Pas plus qu’il n’a exprimé d’état d’âme sur la corruption, le clientélisme, les faux emplois et les détournements d’argent public dont se sont rendus coupables certains élus mahorais du Conseil Général et, en particulier, le premier d’entre eux, le président Zaïdani. Bien que quotidiennement dénoncés dans la presse locale, le président du Conseil Général, Daniel Zaïdani, candidat Divers Gauche aux élections de 2011, désavoué par la majorité qui l’a élu président du Conseil Général, n’a pas hésité à renverser sa majorité pour être reconduit dans ses fonctions par une majorité dirigée par des élus de l’UMP. La presse et les médias régionaux, la Cour des Comptes ont de nombreuse fois dénoncé ses malversations sans la moindre conséquence pour lui. Il y aura même gagné le surnom de Zaïdani Premier tandis que les deux députés élus à l’Assemblée nationale française ont gagné le surnom de Dupont-Dupond, nettement moins glorieux mais qui témoigne du peu de poids politique des élus de l’Assemblée. De fait, dans l’île de Mayotte, coexistent trois pouvoirs : le Conseil Général, la Chambre des Métiers et le Préfet. Force est de constater que Mayotte, département français, non seulement souffre de maux que l’on retrouve dans d’autres pays africains mais que cet état de fait est entretenu par le gouvernement français. Si les députés disposent de relativement peu de pouvoir, toutes les décisions relèvent directement du Premier Ministre et à ce petit jeu du clientélisme les électeurs mahorais ne se sont pas trompés lorsque après avoir voté majoritairement pour le Président sortant, Nicolas Sarkozy, au premier tour des élections présidentielles de 2012, ils n’ont pas hésité un instant à tourner leur veste pour le second. Dans cette relation, il convient d’être dans les meilleures relations avec celui qui tient le stylo pour signer les chèques, la différence est donc bien mince entre une colonie et une néo-colonie. Si Mayotte n’était pas déclarée « département français », on parlerait de République bananière. Faut-il inventer l’expression « département bananier ? Peut-être le nouvel ambasssadeur pourrait-il répondre à cette question.

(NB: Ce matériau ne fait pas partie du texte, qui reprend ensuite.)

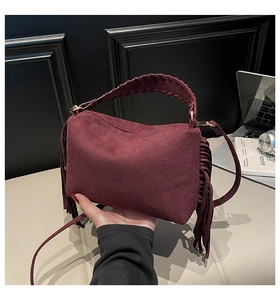 Detail of burgundy suede bag featuring long fringe decor and hand-woven handle textures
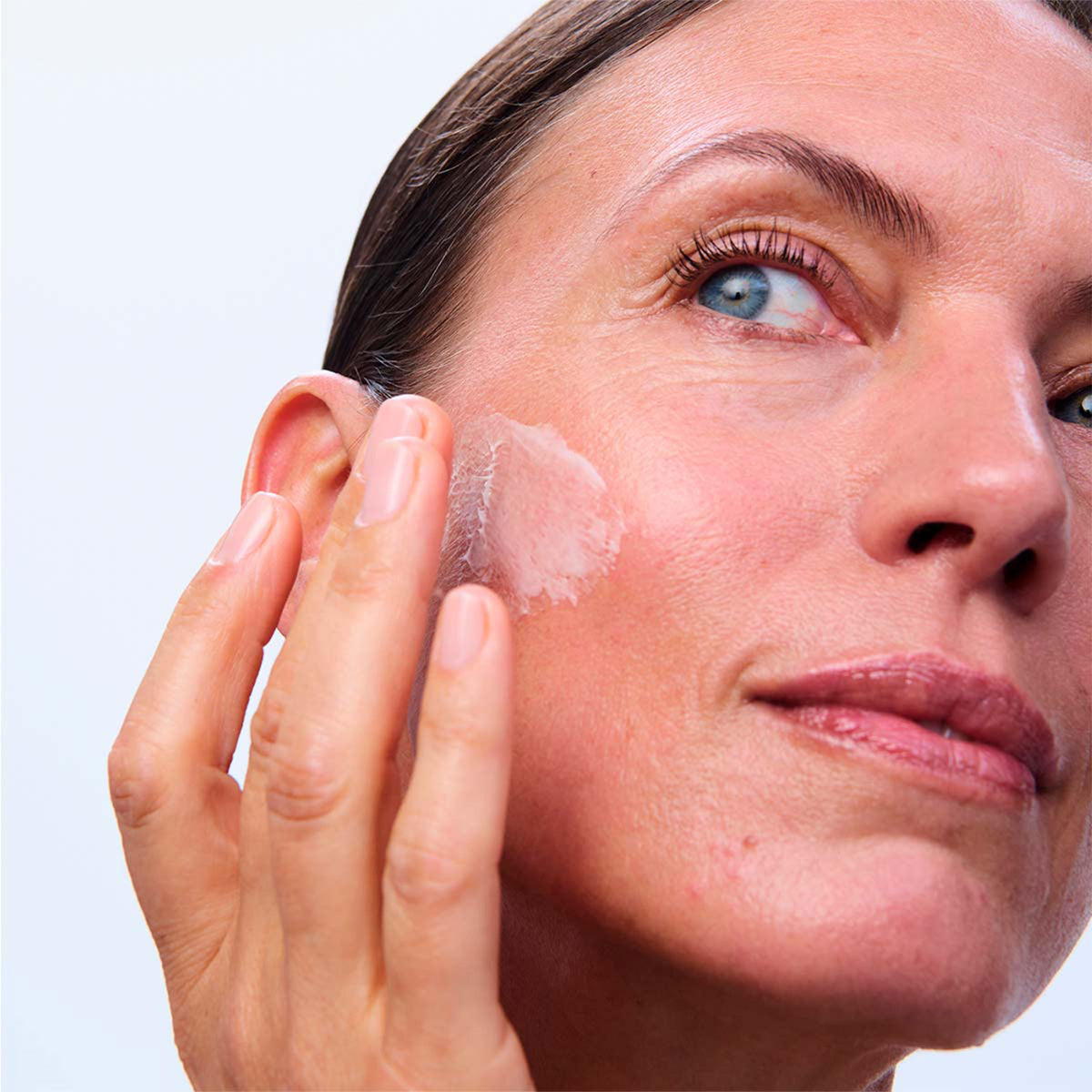 Clarins Super Restorative label close-up showing product name and targeted benefits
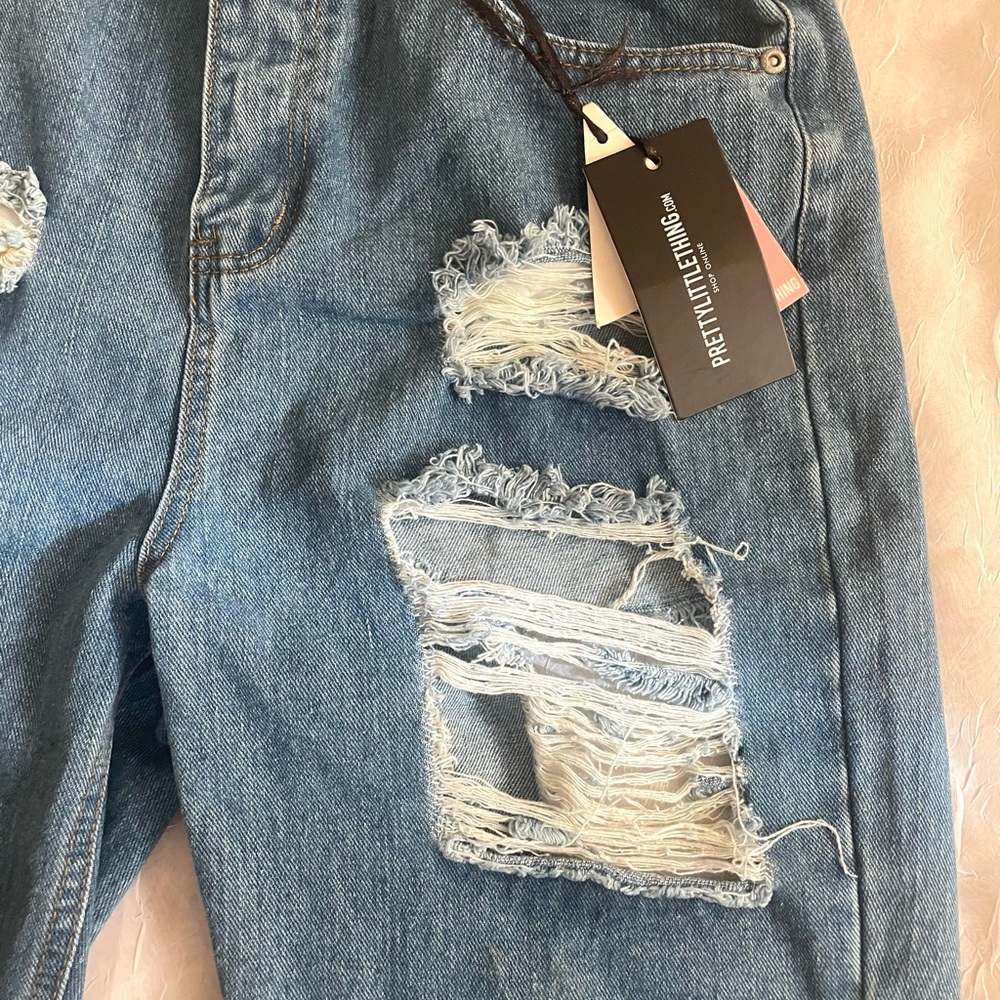 Trendy super cute ripped jeans .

Ce qui est en revanche important, c’est que à ce petit jeu malsain du clientélisme et de la corruption, dès l’instant où les plus hautes instances politiques françaises se trouvent impliquées pour sauvegarder ses intérêts militaires, ou considérés comme tels, la nomination de Gilles Huberson et la nouvelle politique colonialiste française ne sont guère de bonnes augures pour le Mali et la sous-région. D’autant plus que, jusqu’à présent, gouvernement et armées française sont parvenus à ne pas rendre de comptes quant au rôle de la France dans la gestion du génocide Rwandais et de ses responsabilités dans son déclanchement. Dernièrement, au Cameroun, on était sans nouvelle du réalisateur Fofié Djimeli Richars (Richard Djirf), tandis que le cinéast franco-camerounais Jean-pierre Beklo Obama a vu la projection de son film, « Le Président, comment sait-on qu’il est temps de partir ? », interdit de projection à l’institut culturel français à la demande de l’ambassadeur de France au Cameroun.